--- BEGIN Data records ---

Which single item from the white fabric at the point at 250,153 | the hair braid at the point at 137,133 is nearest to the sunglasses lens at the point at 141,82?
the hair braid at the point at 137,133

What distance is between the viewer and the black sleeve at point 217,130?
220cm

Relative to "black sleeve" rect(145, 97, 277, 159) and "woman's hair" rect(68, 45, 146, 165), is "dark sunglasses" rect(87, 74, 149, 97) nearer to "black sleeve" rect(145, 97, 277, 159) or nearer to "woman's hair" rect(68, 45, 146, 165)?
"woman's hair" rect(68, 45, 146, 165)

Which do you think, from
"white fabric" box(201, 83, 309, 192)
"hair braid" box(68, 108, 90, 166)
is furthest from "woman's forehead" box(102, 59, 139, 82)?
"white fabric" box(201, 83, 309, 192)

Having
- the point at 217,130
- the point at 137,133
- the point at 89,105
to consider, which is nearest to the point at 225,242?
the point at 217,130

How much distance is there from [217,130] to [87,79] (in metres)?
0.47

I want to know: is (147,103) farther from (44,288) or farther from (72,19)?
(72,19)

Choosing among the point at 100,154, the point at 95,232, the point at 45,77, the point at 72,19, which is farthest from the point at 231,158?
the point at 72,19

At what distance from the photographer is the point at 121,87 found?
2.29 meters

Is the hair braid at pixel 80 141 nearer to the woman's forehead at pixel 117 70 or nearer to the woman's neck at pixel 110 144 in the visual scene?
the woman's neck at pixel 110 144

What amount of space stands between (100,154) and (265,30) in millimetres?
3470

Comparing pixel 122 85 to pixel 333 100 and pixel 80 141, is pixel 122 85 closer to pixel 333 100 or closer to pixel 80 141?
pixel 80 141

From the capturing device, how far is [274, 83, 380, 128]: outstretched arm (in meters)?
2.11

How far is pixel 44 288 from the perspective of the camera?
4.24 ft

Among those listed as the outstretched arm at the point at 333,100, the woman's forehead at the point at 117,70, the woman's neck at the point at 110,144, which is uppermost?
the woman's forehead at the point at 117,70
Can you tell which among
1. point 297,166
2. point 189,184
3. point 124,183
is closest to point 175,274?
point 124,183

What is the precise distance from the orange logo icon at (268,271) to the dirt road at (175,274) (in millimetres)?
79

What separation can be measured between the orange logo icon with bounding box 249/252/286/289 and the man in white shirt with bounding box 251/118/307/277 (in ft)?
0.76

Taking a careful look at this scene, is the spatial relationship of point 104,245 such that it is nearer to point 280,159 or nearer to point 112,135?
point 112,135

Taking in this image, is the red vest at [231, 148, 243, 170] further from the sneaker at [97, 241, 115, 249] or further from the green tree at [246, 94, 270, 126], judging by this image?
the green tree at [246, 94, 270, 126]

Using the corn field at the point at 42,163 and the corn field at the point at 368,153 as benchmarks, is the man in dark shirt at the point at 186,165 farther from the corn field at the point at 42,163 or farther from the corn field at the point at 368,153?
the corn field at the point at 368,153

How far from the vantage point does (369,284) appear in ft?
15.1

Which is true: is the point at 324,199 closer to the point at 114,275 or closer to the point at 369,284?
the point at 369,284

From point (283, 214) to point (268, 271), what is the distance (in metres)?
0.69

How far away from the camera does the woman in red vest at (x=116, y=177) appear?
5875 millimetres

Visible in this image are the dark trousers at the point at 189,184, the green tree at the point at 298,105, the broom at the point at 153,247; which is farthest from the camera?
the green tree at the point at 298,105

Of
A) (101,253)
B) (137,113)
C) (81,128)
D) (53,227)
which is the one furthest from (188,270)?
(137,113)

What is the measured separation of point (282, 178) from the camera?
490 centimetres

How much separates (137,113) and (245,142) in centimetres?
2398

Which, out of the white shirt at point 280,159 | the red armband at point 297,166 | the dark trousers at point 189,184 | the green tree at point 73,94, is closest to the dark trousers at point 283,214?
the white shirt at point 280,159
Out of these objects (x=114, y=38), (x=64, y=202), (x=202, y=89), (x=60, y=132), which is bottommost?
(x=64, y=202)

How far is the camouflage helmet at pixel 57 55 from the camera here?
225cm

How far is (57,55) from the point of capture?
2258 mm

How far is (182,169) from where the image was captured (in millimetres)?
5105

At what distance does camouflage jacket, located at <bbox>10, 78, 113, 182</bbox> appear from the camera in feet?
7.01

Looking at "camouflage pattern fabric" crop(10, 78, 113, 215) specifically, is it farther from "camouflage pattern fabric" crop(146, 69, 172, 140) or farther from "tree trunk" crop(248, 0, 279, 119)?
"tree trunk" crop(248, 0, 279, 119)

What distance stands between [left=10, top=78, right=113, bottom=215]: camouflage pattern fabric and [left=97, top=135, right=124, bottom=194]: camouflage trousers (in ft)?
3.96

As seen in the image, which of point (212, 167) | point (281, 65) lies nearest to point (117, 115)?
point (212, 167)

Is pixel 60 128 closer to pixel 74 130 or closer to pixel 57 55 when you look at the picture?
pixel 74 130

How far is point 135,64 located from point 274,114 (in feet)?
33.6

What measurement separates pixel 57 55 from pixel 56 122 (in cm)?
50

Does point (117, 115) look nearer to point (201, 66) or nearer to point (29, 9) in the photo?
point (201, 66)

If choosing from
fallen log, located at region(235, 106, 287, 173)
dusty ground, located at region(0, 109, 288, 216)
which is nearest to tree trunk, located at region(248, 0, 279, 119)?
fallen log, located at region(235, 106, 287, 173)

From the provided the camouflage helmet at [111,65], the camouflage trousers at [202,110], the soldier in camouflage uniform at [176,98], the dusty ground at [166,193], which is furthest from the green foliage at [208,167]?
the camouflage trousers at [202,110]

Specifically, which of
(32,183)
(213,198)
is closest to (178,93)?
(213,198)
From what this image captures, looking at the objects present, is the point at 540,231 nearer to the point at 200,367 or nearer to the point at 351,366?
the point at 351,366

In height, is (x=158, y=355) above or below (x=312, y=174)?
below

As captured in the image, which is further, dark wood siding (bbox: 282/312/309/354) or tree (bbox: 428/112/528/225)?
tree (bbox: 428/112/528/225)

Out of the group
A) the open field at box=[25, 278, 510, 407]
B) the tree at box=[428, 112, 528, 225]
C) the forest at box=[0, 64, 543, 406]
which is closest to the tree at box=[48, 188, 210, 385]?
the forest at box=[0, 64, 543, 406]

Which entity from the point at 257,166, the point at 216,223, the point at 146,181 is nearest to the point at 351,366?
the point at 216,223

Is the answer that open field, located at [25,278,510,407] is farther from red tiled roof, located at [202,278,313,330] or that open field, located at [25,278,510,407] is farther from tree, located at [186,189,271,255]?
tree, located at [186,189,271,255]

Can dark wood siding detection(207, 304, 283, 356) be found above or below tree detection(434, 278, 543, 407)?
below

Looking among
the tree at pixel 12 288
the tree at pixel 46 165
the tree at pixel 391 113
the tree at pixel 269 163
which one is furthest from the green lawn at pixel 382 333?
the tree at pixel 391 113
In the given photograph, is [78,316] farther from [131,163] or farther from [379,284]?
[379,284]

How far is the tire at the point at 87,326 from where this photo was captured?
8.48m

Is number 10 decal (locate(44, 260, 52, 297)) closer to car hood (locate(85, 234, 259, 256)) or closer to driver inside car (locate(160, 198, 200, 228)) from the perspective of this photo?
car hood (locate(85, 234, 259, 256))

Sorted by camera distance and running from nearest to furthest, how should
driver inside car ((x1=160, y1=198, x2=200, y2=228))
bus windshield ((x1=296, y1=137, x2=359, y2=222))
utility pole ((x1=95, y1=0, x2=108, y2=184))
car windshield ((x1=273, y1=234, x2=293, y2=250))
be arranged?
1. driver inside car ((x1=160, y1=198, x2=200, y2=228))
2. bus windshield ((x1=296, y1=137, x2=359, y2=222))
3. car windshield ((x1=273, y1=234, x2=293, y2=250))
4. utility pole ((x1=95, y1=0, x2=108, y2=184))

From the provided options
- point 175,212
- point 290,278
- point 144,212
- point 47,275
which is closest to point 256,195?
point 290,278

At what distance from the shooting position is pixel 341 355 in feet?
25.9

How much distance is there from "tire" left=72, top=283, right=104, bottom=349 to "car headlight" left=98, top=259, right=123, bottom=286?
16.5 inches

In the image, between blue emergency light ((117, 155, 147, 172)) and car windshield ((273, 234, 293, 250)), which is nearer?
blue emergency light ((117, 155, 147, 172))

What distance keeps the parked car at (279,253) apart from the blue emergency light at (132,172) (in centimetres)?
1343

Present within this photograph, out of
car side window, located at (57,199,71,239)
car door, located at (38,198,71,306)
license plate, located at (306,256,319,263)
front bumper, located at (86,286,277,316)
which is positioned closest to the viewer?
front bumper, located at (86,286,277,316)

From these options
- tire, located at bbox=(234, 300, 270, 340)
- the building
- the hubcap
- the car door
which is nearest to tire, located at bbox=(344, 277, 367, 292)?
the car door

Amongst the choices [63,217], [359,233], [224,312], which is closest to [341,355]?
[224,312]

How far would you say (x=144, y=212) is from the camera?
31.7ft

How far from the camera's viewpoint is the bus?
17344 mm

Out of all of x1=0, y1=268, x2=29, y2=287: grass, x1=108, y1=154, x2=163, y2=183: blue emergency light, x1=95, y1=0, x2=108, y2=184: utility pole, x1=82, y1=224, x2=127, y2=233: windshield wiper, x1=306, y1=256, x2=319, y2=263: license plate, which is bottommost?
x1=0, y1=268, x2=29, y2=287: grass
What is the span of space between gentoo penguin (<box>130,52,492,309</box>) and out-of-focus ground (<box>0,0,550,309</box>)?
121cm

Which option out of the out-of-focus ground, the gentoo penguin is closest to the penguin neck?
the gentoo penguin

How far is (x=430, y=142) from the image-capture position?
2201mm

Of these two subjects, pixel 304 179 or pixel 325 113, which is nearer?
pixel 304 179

--- END Data records ---

What you should do:
Repeat the records word for word from the line with "Using the corn" to the line with "5875 millimetres", both included.

Expected answer:
Using the corn field at the point at 42,163 and the corn field at the point at 368,153 as benchmarks, is the man in dark shirt at the point at 186,165 farther from the corn field at the point at 42,163 or farther from the corn field at the point at 368,153?
the corn field at the point at 368,153

How far from the vantage point does (369,284) appear in ft?
15.1

Which is true: is the point at 324,199 closer to the point at 114,275 or closer to the point at 369,284?
the point at 369,284

From point (283, 214) to point (268, 271), what is the distance (in metres)?
0.69

How far away from the camera does the woman in red vest at (x=116, y=177) appear?
5875 millimetres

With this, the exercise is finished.